Сын его был кретином, а Джесс окончательно чокнулась, согласно врачам. Он ничего уже не мог для них сделать. А для себя мог. Кьяра, женщина-полицейский, с которой он познакомился на допросе Ви, была горячая штучка. Несмотря на разочарования и свою агрессию в мужской адрес, она хотела его, и Себастьян это видел.
Такие женщины обычно ломались сразу же, но Себастьян решил, что оставит этот роман чисто платоническим. Даже если придется врать ей про боевые раны, раннюю импотенцию и верность больной жене. Нет, он хотел бы большего, но Кьяра имела право пользоваться оружием. Себастьяну как-то не улыбалось закончить с пулей в бедре.
А то и в мошонке, – если девушка меткая.
– Меня сейчас совесть мучает, – сказала Кьяра, крутя в руках чашку латте. – Я была так уверена, что Верена получила за дело!.. А оказалось, что бедную девочку просто избили ни за что, ни про что… И, я заставила ее все это время пробыть внизу. Полураздетую и с мокрыми волосами. Она меня, наверное, ненавидит.

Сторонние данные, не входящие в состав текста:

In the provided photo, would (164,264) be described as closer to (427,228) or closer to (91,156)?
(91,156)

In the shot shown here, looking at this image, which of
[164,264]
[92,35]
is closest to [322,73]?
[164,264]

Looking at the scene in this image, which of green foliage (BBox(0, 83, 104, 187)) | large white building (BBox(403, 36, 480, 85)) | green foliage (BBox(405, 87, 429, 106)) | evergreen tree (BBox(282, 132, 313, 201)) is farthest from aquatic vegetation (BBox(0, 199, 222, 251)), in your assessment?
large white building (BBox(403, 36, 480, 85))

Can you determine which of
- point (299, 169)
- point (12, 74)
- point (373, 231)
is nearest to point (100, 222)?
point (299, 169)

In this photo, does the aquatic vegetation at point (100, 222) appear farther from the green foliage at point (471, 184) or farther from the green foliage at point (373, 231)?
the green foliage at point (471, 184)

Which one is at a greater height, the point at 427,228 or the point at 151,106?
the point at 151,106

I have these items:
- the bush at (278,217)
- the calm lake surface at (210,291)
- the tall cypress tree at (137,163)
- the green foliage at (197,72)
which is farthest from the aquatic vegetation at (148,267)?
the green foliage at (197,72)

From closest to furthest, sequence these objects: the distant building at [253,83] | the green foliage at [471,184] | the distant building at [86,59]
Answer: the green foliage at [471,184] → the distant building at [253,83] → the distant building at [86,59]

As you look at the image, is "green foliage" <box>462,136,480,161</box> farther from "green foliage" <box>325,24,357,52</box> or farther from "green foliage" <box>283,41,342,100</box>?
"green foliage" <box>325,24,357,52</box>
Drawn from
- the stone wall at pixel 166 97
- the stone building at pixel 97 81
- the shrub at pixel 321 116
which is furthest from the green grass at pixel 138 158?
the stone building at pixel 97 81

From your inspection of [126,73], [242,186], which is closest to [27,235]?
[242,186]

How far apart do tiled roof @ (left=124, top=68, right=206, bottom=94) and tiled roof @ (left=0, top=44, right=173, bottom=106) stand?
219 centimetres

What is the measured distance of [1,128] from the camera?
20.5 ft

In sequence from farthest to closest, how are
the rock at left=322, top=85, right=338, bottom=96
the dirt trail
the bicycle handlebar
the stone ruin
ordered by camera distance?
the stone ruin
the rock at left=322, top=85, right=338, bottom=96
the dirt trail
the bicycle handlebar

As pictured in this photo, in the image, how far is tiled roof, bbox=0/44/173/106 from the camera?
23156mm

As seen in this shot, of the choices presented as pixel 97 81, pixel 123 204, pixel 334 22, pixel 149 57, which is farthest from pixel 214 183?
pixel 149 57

– Ничего страшного, – сказал Себастьян, – в ее возрасте, они обычно ненавидят весь мир.
– А что твой сын?
И Себастьян вдруг очнулся: Филипп! С того вечера, как полиция вынесла окончательный вердикт, сын не звонил ему.
Прошло две недели!
Белая берлинетта Филиппа стояла у гаража. Судя по слою пыли, – стояла уже давно. Велев шоферу припарковаться, слегка взволнованный, Себастьян позвонил.
Ничего.
Тихо!
С гулко бьющимся сердцем он открыл дверь собственным ключом. Слегка помедлил, прежде чем распахнуть ее и сразу отпрянул, закрыв рукавом лицо.
Жаркая волна смрада, ленивое и наглое жужжание мух ударили по всем его органам чувств сразу.
– Филипп! – вырвалось из самого сердца.
И белокурый малыш проскакал перед мысленным взором на диванной подушке.
– Лошадка, как у папы! – прокричал он, указывая маленькой ручкой на телевизор.
Себастьян буквально ворвался в дом и тут же увидел Фила. Тот сидел на диване, уставившись в телевизор и тупо переключал каналы.
– Чего тебе?
Опомнившись, Себастьян смущенно пригладил волосы. Огляделся. Вонь шла от ковра. Кровавое пятно почернело и мухи роились в нем, как в коровьем трупе. Филиппа это, похоже, не беспокоило. Пол у дивана был завален коробками из-под пиццы, пластиковыми контейнерами и бутылками. Пиво, виски, шнапс, водка.
Утратив двух сразу любимых женщин, сын утешался, чем мог. Ни в чем себе не отказывал.
– Чего – мне? – переспросил Себастьян.
Молчание.
Граф решительно пересек гостиную, выключил телевизор. Отдернув тяжелую штору, сдвинул в сторону раздвижную дверь. Свежий воздух и остатки солнечного света, хлынули в гостиную. Дернувшись, Филипп закрылся руками, словно вампир.
– Что ты тут делаешь в таком виде? – еще раз, отчетливо, повторил отец.
– Ничего! – буркнул сын, моргая глазами.